I'm not a great user of XML so I ignore this as out of scope for my projects unless they need to process XML.
Role Based Access Control (RBAC) is the best solution here. Role can be externally managed in a directory (I've used LDAP and Active Directory) or a JSON blob in a MySQL / MariaDB database
Any parameters that might need to be examined for account separation are considered each time the URI is parsed for parameters
Once this is set up it falls to a human/committee to audit role changes and what roles can run what programs. I use a table to show users and role membership and programs / funcitons are permissioned to roles as they are created.
I use LAMP, the components are guessable and I don't have any massive faith in security through obscurity, so I'm OK for software versions to "leak" and I'm not a fan of generic error messages (a pain for debugging) for logged in users. I agree that programmers should consider what is leaked in exception messages.
configuration is beyond the scope of this (Web Application) document, but the operating system is regularly updated and has a number of protections in place.
Header always set X-XSS-Protection "1; mode=block" Header always set Strict-Transport-Security "max-age=63072000; includeSubdomains;" Header always append X-Frame-Options SAMEORIGIN Header always set X-Content-Type-Options nosniff Header always set Expect-CT "enforce, max-age=300,report-uri='https://extranet.bidetreasury.com/'"
Public access to port 3306 is blocked. On sufficiently complex projects schema is spread across databases and DB users are permissioned accordingly. The DBMS is regularly upgraded.

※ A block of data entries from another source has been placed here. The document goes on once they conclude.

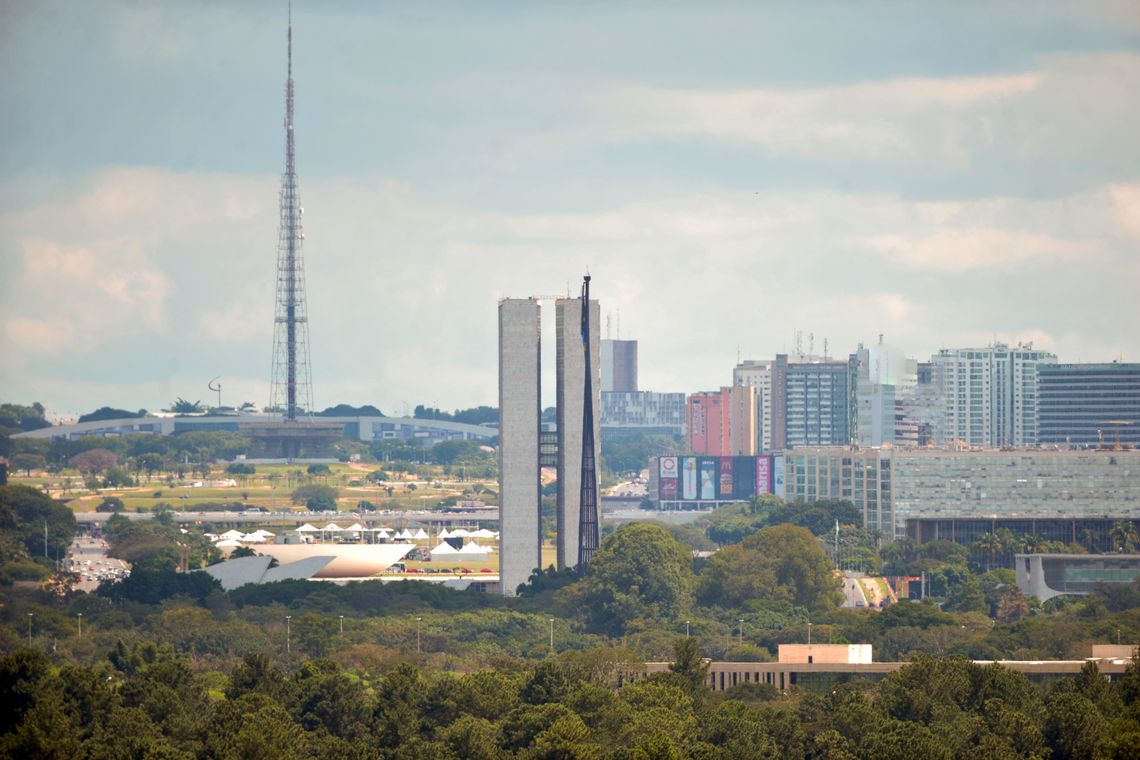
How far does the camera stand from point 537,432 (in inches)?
5650

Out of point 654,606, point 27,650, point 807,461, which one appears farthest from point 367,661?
point 807,461

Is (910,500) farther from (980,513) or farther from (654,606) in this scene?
(654,606)

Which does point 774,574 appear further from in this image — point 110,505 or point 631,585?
point 110,505

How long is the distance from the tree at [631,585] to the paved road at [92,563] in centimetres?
2606

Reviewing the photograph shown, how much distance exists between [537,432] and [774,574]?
57.1 feet

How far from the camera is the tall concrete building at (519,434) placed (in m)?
142

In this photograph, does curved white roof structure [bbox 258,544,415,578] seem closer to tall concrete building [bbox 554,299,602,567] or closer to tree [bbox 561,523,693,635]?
tall concrete building [bbox 554,299,602,567]

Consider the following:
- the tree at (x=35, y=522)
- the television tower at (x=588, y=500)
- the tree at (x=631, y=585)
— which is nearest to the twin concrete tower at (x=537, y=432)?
the television tower at (x=588, y=500)

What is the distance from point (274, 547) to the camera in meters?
146

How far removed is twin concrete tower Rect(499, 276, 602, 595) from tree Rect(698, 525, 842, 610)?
833 centimetres

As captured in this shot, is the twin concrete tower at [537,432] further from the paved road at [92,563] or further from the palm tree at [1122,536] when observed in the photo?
the palm tree at [1122,536]

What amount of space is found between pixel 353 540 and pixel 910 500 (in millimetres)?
37641

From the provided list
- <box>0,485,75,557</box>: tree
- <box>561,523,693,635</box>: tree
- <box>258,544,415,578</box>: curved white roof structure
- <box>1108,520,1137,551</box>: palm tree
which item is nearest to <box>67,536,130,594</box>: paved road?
<box>0,485,75,557</box>: tree

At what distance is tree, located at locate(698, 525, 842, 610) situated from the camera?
131625 mm
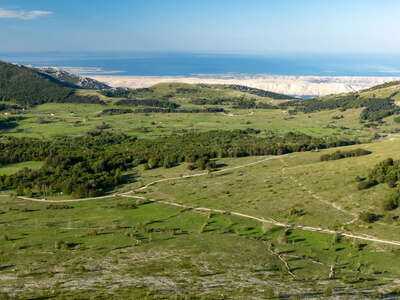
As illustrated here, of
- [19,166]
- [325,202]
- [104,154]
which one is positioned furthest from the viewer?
[104,154]

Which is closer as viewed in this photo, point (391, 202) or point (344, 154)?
point (391, 202)

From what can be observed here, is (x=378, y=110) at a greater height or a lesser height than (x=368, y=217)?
greater

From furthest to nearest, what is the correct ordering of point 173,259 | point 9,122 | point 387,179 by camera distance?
point 9,122
point 387,179
point 173,259

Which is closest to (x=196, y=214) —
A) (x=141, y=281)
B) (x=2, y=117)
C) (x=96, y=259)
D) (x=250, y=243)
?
(x=250, y=243)

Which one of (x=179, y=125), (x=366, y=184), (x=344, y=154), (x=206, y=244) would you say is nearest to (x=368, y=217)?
(x=366, y=184)

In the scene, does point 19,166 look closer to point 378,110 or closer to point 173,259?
point 173,259

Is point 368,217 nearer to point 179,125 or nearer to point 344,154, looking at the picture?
point 344,154

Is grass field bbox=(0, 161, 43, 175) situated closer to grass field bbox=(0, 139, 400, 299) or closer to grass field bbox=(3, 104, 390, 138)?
grass field bbox=(0, 139, 400, 299)

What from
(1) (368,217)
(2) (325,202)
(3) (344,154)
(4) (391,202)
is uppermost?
(3) (344,154)

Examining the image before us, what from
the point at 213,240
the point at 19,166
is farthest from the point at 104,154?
the point at 213,240
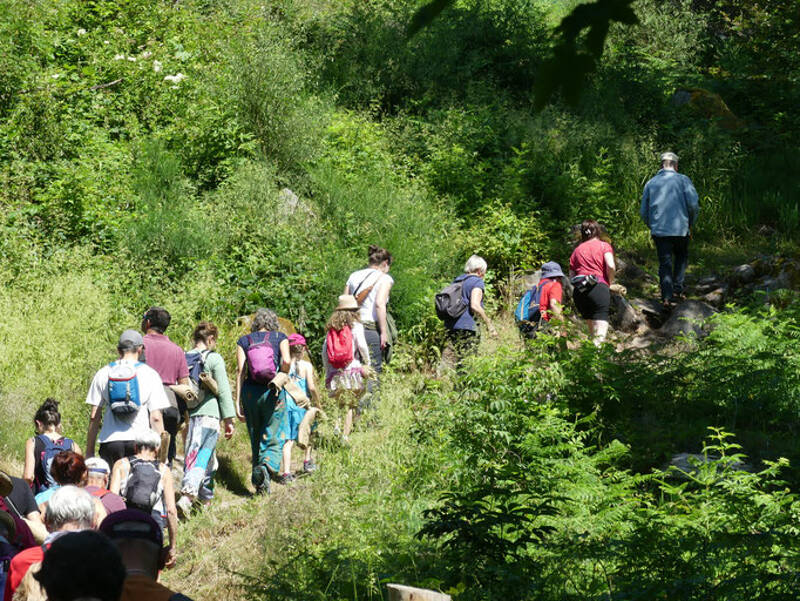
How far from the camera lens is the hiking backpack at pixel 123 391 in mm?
6996

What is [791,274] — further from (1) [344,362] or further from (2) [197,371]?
(2) [197,371]

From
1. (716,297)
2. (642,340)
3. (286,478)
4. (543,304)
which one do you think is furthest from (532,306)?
(716,297)

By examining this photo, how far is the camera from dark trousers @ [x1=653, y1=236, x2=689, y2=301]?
1147 centimetres

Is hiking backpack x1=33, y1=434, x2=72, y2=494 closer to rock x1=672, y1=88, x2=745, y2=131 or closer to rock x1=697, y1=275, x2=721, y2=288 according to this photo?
rock x1=697, y1=275, x2=721, y2=288

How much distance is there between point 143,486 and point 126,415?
103 cm

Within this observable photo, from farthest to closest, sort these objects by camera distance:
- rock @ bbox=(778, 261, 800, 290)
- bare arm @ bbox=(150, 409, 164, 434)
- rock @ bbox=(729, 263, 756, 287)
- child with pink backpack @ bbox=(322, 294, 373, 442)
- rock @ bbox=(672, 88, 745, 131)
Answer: rock @ bbox=(672, 88, 745, 131) → rock @ bbox=(729, 263, 756, 287) → rock @ bbox=(778, 261, 800, 290) → child with pink backpack @ bbox=(322, 294, 373, 442) → bare arm @ bbox=(150, 409, 164, 434)

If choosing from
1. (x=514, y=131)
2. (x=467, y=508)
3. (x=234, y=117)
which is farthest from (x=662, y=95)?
(x=467, y=508)

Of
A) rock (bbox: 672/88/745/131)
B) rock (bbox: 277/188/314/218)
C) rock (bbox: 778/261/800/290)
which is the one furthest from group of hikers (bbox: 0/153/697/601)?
rock (bbox: 672/88/745/131)

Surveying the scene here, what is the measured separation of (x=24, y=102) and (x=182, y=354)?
25.5 ft

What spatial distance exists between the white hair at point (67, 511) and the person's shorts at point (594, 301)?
21.4ft

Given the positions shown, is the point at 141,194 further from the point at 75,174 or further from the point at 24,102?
the point at 24,102

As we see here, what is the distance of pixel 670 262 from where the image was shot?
11.8m

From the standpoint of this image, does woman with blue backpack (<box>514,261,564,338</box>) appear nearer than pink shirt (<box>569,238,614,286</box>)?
Yes

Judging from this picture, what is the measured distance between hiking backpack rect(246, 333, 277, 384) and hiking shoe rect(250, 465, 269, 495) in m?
0.79
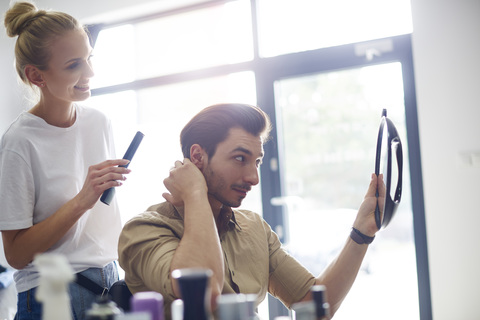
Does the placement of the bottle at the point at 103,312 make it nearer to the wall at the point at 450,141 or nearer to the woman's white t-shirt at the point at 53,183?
the woman's white t-shirt at the point at 53,183

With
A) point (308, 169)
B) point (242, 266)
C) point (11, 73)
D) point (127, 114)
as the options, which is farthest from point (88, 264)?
point (11, 73)

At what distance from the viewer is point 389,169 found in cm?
124

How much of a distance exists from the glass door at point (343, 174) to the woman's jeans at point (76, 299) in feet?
6.39

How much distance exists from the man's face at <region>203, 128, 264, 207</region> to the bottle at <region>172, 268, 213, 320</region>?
0.68 metres

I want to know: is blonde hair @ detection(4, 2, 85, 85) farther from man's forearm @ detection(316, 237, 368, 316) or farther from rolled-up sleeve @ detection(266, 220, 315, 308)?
man's forearm @ detection(316, 237, 368, 316)

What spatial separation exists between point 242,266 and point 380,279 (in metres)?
1.99

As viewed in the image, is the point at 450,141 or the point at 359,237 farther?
the point at 450,141

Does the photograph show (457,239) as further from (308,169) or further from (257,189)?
(257,189)

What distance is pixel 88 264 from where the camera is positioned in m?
1.34

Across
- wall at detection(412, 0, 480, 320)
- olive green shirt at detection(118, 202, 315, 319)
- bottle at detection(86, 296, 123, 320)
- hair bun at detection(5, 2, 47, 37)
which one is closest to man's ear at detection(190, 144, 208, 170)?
olive green shirt at detection(118, 202, 315, 319)

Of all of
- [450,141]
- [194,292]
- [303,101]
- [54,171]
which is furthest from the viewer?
[303,101]

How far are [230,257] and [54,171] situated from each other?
1.88 ft

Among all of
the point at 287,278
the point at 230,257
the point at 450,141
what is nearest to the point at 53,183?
the point at 230,257

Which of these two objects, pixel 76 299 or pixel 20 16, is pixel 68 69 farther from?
pixel 76 299
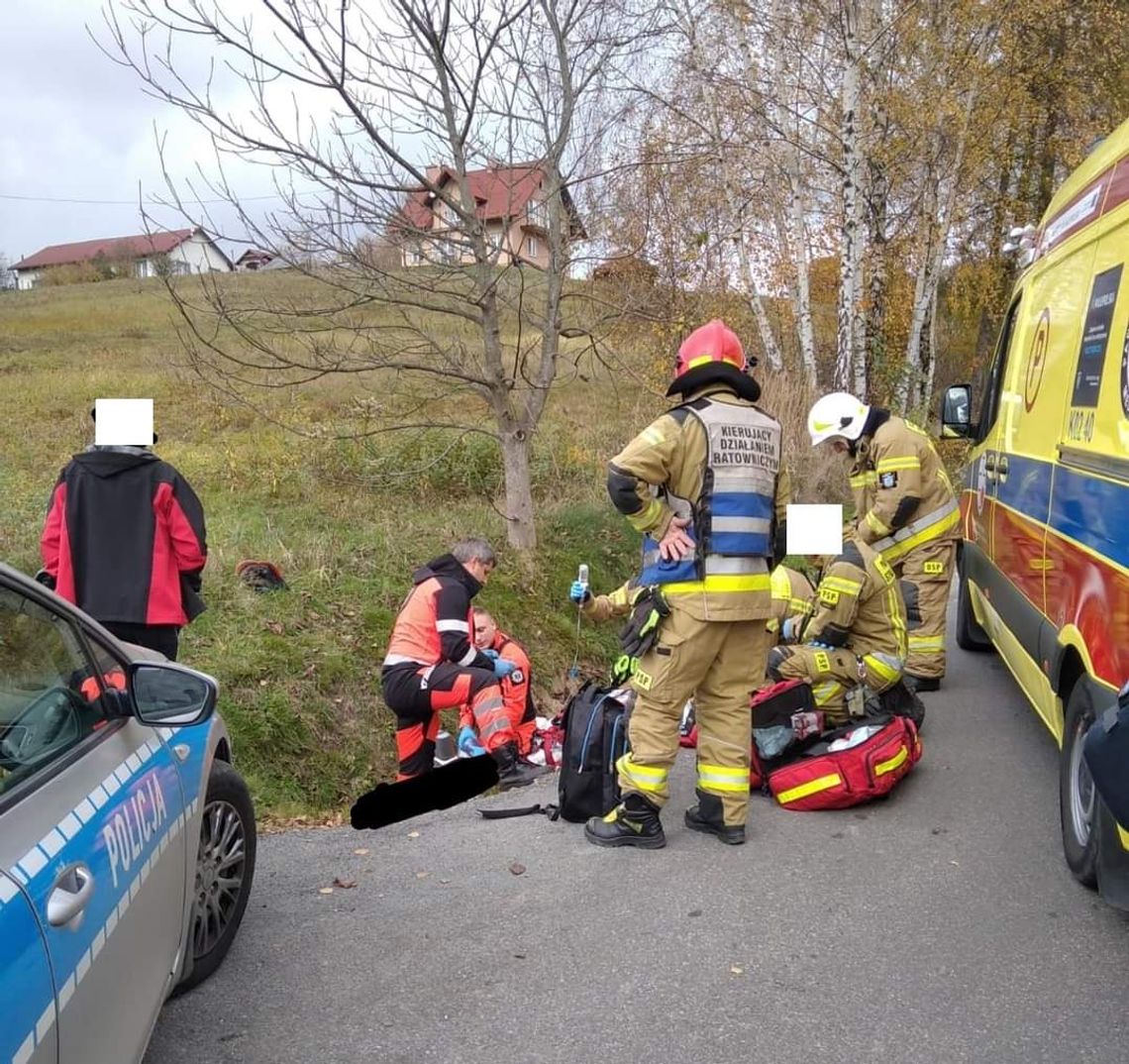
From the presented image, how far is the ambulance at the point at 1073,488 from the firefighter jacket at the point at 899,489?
501 mm

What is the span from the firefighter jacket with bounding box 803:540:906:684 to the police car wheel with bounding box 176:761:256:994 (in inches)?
116

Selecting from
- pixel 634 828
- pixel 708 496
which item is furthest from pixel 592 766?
pixel 708 496

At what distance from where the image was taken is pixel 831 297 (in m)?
23.6

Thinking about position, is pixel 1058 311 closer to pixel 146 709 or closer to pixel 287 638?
pixel 146 709

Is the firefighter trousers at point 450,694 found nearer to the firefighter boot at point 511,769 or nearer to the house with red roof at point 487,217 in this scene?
the firefighter boot at point 511,769

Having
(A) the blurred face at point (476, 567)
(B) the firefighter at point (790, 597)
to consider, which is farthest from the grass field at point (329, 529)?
(B) the firefighter at point (790, 597)

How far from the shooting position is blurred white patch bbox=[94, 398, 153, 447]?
458 cm

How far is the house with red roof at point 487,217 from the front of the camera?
6.96 metres

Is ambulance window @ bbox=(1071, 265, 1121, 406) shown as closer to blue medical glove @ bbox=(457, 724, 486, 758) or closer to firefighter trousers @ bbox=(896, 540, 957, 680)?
firefighter trousers @ bbox=(896, 540, 957, 680)

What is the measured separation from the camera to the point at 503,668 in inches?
234

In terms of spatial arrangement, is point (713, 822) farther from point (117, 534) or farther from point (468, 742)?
point (117, 534)

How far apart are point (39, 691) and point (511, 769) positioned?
140 inches

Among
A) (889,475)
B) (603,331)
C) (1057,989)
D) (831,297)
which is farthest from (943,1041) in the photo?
(831,297)

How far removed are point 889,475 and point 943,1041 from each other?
3.77m
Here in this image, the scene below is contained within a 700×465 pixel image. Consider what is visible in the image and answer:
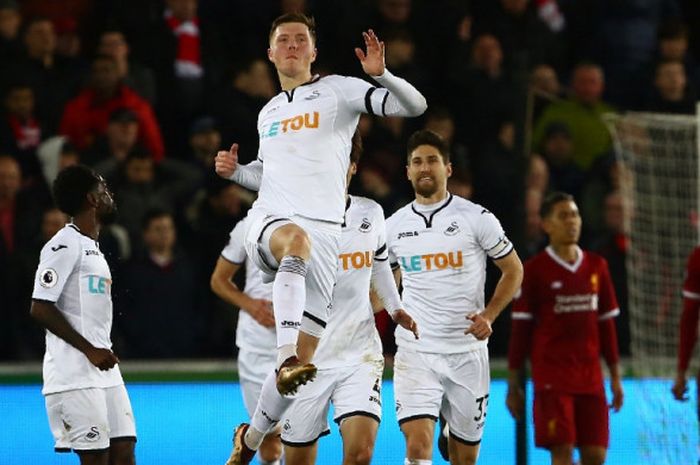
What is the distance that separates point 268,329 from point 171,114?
4393mm

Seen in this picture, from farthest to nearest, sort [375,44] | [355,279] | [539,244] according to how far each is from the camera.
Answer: [539,244] → [355,279] → [375,44]

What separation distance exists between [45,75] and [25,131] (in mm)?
590

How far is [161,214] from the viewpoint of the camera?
11219 millimetres

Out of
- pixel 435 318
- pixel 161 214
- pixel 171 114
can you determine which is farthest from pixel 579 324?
pixel 171 114

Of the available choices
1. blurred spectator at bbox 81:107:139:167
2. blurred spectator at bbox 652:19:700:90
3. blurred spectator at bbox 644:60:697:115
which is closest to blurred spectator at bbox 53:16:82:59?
blurred spectator at bbox 81:107:139:167

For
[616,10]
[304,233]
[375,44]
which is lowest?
[304,233]

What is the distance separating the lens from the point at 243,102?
1246 centimetres

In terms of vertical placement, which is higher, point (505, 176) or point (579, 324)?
point (505, 176)

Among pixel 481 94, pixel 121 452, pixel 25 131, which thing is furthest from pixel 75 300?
pixel 481 94

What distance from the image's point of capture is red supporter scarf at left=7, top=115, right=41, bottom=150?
12.1 metres

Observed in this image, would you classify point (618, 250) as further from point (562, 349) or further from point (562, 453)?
point (562, 453)

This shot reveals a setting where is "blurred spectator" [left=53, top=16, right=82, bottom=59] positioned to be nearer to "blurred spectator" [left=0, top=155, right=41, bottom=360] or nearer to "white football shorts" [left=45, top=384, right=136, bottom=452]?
"blurred spectator" [left=0, top=155, right=41, bottom=360]

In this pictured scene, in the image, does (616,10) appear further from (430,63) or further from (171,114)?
(171,114)

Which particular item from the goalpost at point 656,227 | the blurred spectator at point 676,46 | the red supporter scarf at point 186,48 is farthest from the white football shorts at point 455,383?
the blurred spectator at point 676,46
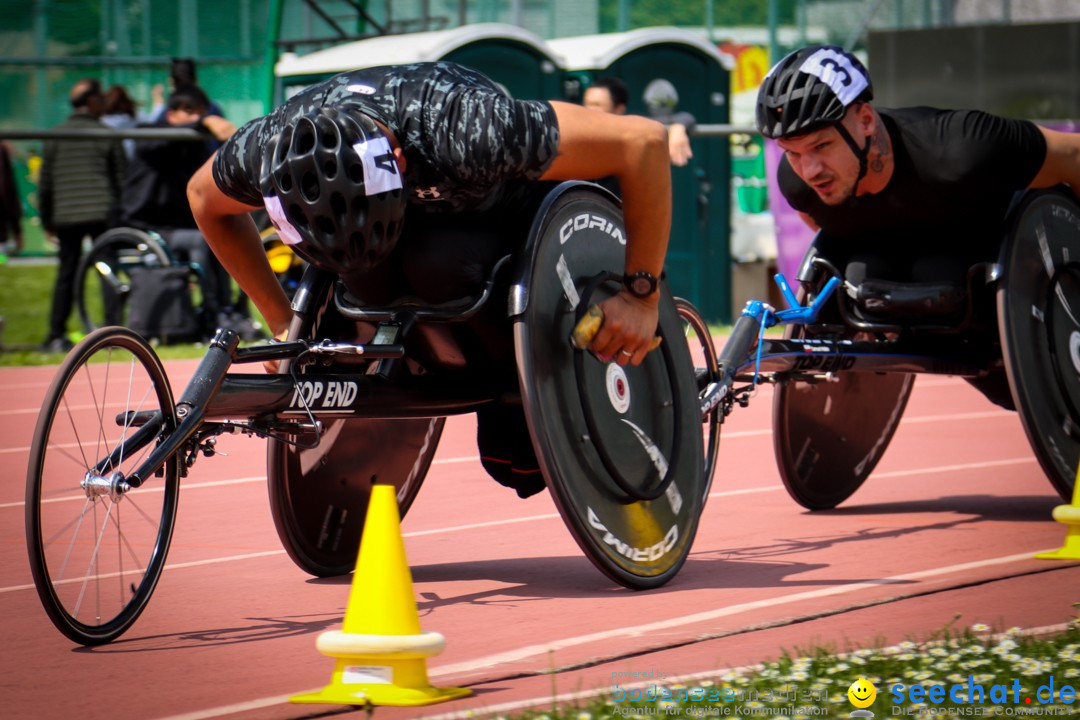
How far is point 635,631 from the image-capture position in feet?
16.4

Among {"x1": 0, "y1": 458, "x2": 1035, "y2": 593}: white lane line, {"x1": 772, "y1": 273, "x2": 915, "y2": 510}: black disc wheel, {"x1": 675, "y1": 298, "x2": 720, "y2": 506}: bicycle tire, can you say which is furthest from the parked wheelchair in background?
{"x1": 675, "y1": 298, "x2": 720, "y2": 506}: bicycle tire

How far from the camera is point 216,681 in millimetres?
4500

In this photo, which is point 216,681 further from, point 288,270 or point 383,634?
point 288,270

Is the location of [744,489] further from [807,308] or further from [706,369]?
[706,369]

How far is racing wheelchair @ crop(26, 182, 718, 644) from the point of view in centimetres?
489

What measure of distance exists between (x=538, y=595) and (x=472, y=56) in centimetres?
1193

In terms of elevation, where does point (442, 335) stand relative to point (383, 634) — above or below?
above

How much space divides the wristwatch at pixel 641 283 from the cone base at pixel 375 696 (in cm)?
182

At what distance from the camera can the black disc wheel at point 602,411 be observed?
534 centimetres

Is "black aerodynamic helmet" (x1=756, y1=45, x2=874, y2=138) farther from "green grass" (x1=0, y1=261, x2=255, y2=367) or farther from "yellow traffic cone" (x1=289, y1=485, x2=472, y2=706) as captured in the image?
"green grass" (x1=0, y1=261, x2=255, y2=367)

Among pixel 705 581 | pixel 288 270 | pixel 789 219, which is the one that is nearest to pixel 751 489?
pixel 705 581

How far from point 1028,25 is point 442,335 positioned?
17.3 m

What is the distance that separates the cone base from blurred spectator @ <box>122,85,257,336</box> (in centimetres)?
1079

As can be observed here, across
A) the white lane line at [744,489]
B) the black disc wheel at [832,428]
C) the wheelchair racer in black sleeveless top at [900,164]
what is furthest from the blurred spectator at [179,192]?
the wheelchair racer in black sleeveless top at [900,164]
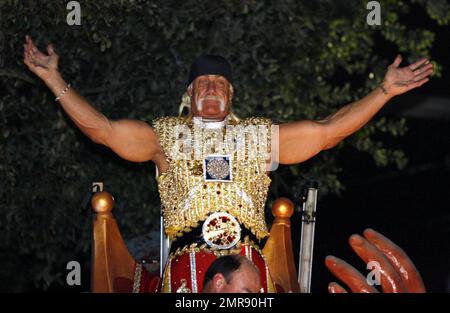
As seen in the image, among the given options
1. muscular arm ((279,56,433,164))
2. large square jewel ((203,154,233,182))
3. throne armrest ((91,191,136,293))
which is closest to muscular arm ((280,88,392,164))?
muscular arm ((279,56,433,164))

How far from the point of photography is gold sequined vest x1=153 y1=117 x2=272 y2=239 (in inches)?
290

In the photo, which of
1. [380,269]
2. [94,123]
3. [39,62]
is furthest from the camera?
[94,123]

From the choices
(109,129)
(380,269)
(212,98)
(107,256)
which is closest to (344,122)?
(212,98)

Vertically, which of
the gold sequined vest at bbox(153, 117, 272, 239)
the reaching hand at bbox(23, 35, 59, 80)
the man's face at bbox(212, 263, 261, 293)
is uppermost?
the reaching hand at bbox(23, 35, 59, 80)

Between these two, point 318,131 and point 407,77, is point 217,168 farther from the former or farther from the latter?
point 407,77

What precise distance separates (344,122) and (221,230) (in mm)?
909

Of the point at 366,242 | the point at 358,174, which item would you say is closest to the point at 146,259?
the point at 366,242

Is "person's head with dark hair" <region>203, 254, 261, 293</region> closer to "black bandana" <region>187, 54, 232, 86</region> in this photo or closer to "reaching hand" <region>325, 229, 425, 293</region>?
"reaching hand" <region>325, 229, 425, 293</region>

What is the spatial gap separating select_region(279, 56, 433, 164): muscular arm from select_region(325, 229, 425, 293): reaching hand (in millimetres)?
799

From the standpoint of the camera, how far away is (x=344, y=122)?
746 cm

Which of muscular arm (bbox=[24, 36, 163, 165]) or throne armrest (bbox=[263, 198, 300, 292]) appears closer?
muscular arm (bbox=[24, 36, 163, 165])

is regularly upgraded and aspects of the code discussed in other headings in this document
The environment is regularly scanned with a vulnerability scanner (I use Nikto and OWAP ZAP) to check for known misconfigurations
... is prevented by using input sanitisation. PHP strip_tags is used for any string data that is not more vigorously checked against regex or type matched and htmlentities for rendering sanitised and unsanitised data in form input.
... see headers documented in ?Security Misconfiguration? that provide further layers of mitigation
I don't make enough use of Anti-CSRF tokens on state change actions because they break multiple tab browsing, but I have used it and consider it a good solution to the problem.
... used to both transmit data from the backend to the UI and to store in MySQL/MariaDB. Where JSON data is provided as input (from a UI or anywhere other than MySQL/MariaDB) a parsing check is made and an exception raised if there is a failure.
I rely on PHP to correctly create a valid data structure from this. Individual components are ofcourse validated.
The serialzed data never leaves the server nor is it manipulated to outside of the PHP session handler. The file has limited permissions to prevent any unprivileged local user from accessing it.
Where I am involved long term with the project I have an inventory of components uses and update the component and test where necessary. I also use Nikto and OWAP ZAP to report on known Vulnerabilities.
Log in attemps are logged and where I'm able (sufficient control of the project environment) these are fed back into a layer 3 firewall to deny further access for 24hrs. I also use ip.info to resolve IPs back to AS numbers to finger print access. And external system could (but I've not done this yet) disable accounts that don't match, currently they just send an email that feeds into an Incident Response Policy.